Le téléphone n'arrêtait pas de sonner et ces appels insistants et répétitifs finirent par avoir raison du sommeil d'Elodie. Elle était rentrée tard dans la nuit et malgré l'envie de flâner au lit, elle se leva. Une bonne odeur de café emplissait toute la maison. Elle se dirigea directement dans la cuisine où elle était sûre d'y trouver sa mère. En passant, la jeune femme découvrit un tas de journaux étalés sur la table de la salle à manger. Leur une ne parlait que de cela : L'équipe féminine de hand-ball au sommet... Elles l'ont fait !... Quelle belle leçon de vie de la part de la capitaine de l'équipe, Elodie Muchet !... Ces J.O. 2040 resteront à jamais gravés dans l'histoire du sport.... etc. Son père répondait aux appels qui se succédaient : famille, amis, voisins, connaissances...., tous voulaient féliciter la championne.
- Ah, ma chérie, s'exclama sa mère en la voyant arriver, tu as lu ? Papa s'est levé tôt pour acheter les journaux car il avait peur qu'il n'y en ait plus. On est si fiers de toi !
- Merci Maman, mais tu sais, je ne suis pas seule à avoir réalisé cet exploit. Sans mes partenaires je n'y serais jamais arrivée et surtout pas sans vous.
- C'est vrai mais ton courage et ta détermination y sont aussi pour beaucoup. Tu n'as jamais baissé les bras et pourtant tu aurais eu mille occasions de le faire.
Les dernières paroles de sa mère firent émerger le souvenir de cet accident ; souvenir au combien douloureux que la jeune femme avait pourtant essayé d'enfouir au plus profond de sa mémoire, voire même de l'effacer définitivement, pour l'empêcher de le voir réapparaître à la moindre occasion, lui faisant subir à chaque fois, une souffrance sourde et insidieuse. Mais ce fut vain. Des mois de thérapie lui avaient certes permis d'apprivoiser ce souvenir, de le rendre moins violent, mais ils n'étaient pas parvenus à lui faire oublier ce jour terrible où une voiture l'avait fauchée sur un trottoir.
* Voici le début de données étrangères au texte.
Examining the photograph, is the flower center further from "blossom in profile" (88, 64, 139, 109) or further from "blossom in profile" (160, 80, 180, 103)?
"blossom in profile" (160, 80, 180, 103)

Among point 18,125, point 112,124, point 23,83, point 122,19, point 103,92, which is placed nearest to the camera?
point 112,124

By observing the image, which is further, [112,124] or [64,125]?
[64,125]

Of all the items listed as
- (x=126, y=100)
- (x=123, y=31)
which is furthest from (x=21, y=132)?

Elle avait 20 ans et se rendait comme plusieurs fois par semaine à son entraînement de handball. Son équipe envisageait de participer aux jeux olympiques prévus dans quatre ans. Les sportives avaient fait le serment d'aller jusqu'au bout de leurs efforts, de ne jamais rien lâcher dans le but de remporter une médaille. D'un commun accord avec leur entraîneur, elles avaient choisi Elodie comme capitaine de leur équipe car elles étaient convaincues que sa ténacité, sa détermination et ses grandes qualités tant humaines que sportives les conduiraient au sommet. Cette dernière, touchée par tant de considération, avait juré de ne pas les décevoir.
Cependant, en l'espace de quelques secondes, tous ses projets ainsi que le cours de sa vie avaient été bouleversés. Une défaillance technique avait détourné de sa route le véhicule qui était venu s'écraser sur la vitrine d'un magasin. Malheureusement pour elle, Elodie qui passait à ce moment – là fut violemment heurtée et une de ses jambes écrasée par l'engin. Combien de fois avait-elle entendu son père critiquer ces véhicules devenus entièrement automatiques où il suffisait de se laisser conduire, réduisant l'homme à l'état d'impuissance et de soumission à la machine.
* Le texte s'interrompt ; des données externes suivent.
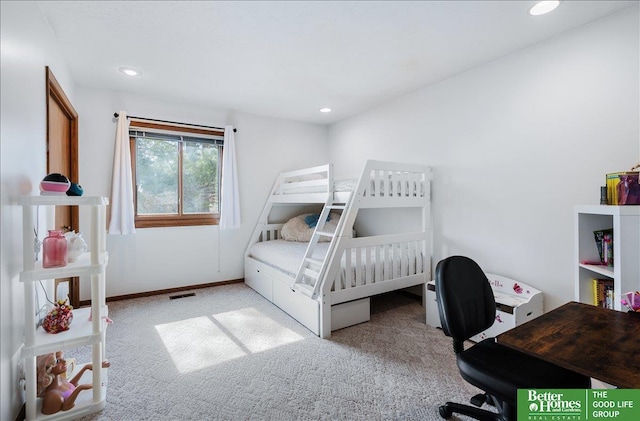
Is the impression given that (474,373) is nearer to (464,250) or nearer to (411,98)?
(464,250)

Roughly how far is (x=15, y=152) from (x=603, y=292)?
129 inches

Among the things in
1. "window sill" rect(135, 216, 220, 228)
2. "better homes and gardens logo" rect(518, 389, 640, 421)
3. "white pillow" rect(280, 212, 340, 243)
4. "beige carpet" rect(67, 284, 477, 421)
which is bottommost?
"beige carpet" rect(67, 284, 477, 421)

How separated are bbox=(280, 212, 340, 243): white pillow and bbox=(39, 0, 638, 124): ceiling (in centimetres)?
171

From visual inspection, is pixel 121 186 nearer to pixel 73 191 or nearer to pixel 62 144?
pixel 62 144

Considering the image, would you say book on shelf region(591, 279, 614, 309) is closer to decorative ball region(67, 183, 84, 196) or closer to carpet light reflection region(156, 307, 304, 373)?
carpet light reflection region(156, 307, 304, 373)

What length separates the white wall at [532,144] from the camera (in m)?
2.01

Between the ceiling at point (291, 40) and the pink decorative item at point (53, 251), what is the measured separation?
57.4 inches

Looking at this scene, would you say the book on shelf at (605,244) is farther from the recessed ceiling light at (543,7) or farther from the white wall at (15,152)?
the white wall at (15,152)

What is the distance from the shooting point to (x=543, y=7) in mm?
1900

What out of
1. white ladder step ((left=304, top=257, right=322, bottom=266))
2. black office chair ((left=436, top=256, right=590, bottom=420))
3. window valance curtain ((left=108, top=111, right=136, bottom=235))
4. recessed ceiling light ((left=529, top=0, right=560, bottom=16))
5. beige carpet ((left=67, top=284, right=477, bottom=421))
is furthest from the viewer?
window valance curtain ((left=108, top=111, right=136, bottom=235))

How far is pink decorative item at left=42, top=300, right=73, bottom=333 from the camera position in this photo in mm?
1616

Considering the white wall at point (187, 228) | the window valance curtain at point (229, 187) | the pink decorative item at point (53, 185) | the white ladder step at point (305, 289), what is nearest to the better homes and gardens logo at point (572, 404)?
the white ladder step at point (305, 289)

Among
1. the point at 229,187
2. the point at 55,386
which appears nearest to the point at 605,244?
the point at 55,386

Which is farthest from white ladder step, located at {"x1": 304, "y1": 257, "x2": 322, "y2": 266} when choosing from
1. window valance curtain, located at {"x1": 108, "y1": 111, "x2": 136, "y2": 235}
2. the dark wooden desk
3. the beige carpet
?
window valance curtain, located at {"x1": 108, "y1": 111, "x2": 136, "y2": 235}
Afin de réduire la douleur et de lui prodiguer les soins nécessaires, le chirurgien et son équipe avaient plongé Elodie dans le coma. Quand celle - ci se réveilla enfin, ses parents étaient à ses côtés. Elle n'oubliera jamais leur regard dans lequel se lisaient la joie du retour à la vie de leur fille bien- aimée, mais aussi une profonde tristesse. Elle comprit quand le médecin à son chevet prononça le mot « amputation », mais elle ne réagit pas et silencieusement laissa couler des larmes le long de ses joues. Ce corps mutilé réduisait à néant sa carrière de sportive de haut niveau et la promesse faite à ses amies. Un silence pesant régnait dans la chambre. Ni ses parents ni l'équipe médicale ne voulaient interrompre ce débordement de chagrin, tous conscients qu'il était nécessaire pour affronter ce drame.
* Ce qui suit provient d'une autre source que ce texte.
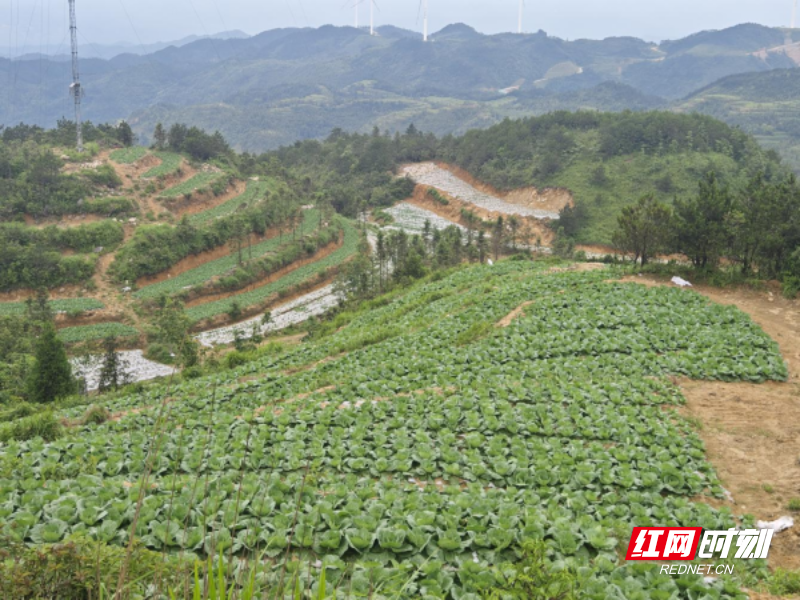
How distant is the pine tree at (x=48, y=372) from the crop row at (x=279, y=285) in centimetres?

Une semaine plus tard, le médecin qui lui rendait visite chaque jour demanda à Elodie de l'écouter attentivement. « Je suis sincèrement désolé de ce qui vous est arrivé Elodie, mais j'ai une solution à vous proposer. Depuis de très nombreuses années, des chercheurs en neurosciences étudient la possibilité de greffer un membre en cas de perte de celui – ci. Ces longues études ont abouti et sont maintenant prêtes à être expérimentées. Je les ai suivies de très près et j'ai même obtenu une formation spéciale pour être capable d'exécuter cette greffe. Aujourd'hui donc, je peux pratiquer cette intervention et je vous propose de tenter l'expérience avec moi. Je ne veux pas que vous ayez l'impression que je me sers de vous pour exercer mes talents ou en tirer une quelconque gloire car il n'en est rien. Je vous en parle parce que vous êtes jeune et que vous avez toute la vie devant vous. Vous seriez la première dans le monde à en bénéficier. Après l'opération, vous serez bien sûr prise en charge par un kiné pour la rééducation qui sera évidemment obligatoire. Réfléchissez à ma proposition, elle en vaut la peine car je vous offre une chance de retrouver une vie normale. La haute technologie vous a meurtrie, mais laissez la science et la médecine réparer cette profonde blessure. Prenez cela comme une renaissance. »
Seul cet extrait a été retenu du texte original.